Dataset START

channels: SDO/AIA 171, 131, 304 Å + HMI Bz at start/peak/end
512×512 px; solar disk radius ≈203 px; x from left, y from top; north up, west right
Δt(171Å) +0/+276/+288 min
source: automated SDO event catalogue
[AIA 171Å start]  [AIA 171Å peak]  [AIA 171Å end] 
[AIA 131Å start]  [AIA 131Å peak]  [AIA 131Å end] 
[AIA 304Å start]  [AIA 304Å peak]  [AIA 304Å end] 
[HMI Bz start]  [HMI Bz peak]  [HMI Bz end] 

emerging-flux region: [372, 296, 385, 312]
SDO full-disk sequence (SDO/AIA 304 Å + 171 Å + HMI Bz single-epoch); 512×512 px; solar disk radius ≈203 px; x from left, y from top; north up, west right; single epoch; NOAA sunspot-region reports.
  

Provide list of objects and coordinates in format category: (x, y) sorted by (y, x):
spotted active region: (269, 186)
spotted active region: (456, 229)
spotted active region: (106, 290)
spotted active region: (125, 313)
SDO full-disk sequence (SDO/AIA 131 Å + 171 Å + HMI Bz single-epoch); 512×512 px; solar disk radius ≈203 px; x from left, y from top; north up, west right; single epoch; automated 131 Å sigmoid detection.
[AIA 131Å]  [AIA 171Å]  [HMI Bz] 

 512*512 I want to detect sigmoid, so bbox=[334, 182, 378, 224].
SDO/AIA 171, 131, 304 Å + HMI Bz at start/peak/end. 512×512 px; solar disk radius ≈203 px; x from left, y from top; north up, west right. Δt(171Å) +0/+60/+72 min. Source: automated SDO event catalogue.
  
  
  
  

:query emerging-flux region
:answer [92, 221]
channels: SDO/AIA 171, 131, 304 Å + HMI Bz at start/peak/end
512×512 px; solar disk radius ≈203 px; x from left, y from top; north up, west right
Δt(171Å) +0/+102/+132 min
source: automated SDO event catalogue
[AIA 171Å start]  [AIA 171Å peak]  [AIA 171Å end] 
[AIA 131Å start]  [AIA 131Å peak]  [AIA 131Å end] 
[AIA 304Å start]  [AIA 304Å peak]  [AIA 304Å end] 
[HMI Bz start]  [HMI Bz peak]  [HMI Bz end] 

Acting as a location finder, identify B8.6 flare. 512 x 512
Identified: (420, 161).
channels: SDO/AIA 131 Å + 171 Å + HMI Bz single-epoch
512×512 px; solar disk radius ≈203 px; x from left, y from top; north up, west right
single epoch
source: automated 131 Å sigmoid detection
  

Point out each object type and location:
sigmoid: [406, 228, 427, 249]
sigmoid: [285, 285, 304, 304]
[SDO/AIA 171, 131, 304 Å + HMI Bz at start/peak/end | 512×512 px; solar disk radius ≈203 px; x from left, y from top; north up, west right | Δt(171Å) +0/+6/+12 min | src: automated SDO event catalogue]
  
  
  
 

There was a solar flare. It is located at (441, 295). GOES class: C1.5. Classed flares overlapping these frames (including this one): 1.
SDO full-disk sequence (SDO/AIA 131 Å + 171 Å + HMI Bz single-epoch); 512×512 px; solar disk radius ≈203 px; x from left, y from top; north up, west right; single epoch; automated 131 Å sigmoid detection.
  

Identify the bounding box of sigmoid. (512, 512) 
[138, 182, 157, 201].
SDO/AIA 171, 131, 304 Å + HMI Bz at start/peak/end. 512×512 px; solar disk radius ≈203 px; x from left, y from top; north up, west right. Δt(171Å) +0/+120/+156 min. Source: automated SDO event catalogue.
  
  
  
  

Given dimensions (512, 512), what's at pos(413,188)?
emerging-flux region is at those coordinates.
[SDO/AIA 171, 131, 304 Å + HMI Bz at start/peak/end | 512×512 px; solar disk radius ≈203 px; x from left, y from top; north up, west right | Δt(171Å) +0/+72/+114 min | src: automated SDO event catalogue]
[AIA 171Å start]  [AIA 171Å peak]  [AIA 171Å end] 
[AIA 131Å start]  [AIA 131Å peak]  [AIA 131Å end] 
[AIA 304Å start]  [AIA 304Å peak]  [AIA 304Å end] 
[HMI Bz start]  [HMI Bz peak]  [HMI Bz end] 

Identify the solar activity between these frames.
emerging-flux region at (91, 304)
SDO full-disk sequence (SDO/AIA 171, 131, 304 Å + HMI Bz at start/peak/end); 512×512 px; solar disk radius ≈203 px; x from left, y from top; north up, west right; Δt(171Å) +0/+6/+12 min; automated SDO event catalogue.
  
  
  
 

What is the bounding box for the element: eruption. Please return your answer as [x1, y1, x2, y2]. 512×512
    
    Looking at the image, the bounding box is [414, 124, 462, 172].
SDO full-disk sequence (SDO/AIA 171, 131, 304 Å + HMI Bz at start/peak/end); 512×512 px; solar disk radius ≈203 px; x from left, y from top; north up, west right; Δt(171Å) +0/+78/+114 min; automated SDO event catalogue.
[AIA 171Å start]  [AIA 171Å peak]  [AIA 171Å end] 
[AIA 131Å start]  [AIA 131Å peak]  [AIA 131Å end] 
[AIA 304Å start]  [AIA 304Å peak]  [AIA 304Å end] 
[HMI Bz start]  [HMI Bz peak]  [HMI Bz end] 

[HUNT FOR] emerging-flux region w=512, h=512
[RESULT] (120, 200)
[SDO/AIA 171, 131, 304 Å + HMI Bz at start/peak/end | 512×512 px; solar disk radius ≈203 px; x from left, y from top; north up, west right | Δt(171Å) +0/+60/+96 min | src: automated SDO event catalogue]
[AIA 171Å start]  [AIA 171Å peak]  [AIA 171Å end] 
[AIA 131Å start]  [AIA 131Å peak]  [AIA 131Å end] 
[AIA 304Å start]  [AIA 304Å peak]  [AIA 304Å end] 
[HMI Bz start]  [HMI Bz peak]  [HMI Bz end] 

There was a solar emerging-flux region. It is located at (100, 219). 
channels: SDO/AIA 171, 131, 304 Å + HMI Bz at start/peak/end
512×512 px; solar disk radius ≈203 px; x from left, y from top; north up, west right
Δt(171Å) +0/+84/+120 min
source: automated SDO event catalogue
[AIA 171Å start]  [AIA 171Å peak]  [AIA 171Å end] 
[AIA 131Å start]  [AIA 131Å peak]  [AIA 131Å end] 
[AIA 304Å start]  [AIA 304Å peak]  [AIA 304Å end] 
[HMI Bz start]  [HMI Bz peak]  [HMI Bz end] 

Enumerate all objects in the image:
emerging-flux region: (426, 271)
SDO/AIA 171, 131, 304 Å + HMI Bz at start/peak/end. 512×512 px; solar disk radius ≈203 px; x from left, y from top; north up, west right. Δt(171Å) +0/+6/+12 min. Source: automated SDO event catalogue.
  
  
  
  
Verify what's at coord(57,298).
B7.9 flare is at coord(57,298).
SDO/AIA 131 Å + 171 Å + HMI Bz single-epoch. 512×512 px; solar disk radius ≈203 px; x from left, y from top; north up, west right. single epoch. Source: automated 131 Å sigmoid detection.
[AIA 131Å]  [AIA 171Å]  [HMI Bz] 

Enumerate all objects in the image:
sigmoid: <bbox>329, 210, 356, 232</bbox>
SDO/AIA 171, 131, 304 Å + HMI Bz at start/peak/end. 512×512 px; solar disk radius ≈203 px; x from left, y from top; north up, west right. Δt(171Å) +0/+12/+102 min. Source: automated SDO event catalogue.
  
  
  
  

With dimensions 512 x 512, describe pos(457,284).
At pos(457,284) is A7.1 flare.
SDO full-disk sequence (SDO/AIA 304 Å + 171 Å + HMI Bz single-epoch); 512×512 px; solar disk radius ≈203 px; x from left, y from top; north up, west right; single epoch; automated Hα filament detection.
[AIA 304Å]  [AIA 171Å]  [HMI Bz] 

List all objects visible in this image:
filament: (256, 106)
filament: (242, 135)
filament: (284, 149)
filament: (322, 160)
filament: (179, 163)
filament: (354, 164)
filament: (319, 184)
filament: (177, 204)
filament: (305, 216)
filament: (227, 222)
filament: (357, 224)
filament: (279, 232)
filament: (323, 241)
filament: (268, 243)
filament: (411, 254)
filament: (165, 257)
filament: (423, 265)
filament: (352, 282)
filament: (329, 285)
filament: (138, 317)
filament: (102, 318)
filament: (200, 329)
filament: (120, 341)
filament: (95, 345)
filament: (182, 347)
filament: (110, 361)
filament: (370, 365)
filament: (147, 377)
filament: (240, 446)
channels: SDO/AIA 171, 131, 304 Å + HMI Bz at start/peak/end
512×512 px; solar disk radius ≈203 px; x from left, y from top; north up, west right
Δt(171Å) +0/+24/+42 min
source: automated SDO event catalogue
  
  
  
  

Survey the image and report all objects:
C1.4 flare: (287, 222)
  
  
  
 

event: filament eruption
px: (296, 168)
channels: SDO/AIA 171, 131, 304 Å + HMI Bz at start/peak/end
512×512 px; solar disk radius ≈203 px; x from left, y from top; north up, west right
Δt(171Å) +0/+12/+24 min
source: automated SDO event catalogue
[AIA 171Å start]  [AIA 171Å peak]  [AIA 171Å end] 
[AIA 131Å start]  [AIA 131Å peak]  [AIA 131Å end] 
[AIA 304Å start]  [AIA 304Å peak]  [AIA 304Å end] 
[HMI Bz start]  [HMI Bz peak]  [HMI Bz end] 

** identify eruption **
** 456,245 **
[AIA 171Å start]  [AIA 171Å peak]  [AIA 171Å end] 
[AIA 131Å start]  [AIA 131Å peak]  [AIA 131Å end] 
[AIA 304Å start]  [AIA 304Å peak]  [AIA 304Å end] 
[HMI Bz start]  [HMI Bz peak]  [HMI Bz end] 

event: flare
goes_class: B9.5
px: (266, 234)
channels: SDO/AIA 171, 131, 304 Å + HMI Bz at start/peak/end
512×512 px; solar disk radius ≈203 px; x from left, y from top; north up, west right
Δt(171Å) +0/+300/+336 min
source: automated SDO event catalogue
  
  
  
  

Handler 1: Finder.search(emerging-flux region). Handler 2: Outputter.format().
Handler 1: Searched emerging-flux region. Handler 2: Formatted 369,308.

Dataset END

» What you have to do
All lines from the one containing "Δt(171Å) +0/+300/+336 min" to the end of the records, both ends included, should be printed exactly and on their own.

» Output of the exercise
Δt(171Å) +0/+300/+336 min
source: automated SDO event catalogue
  
  
  
  

Handler 1: Finder.search(emerging-flux region). Handler 2: Outputter.format().
Handler 1: Searched emerging-flux region. Handler 2: Formatted 369,308.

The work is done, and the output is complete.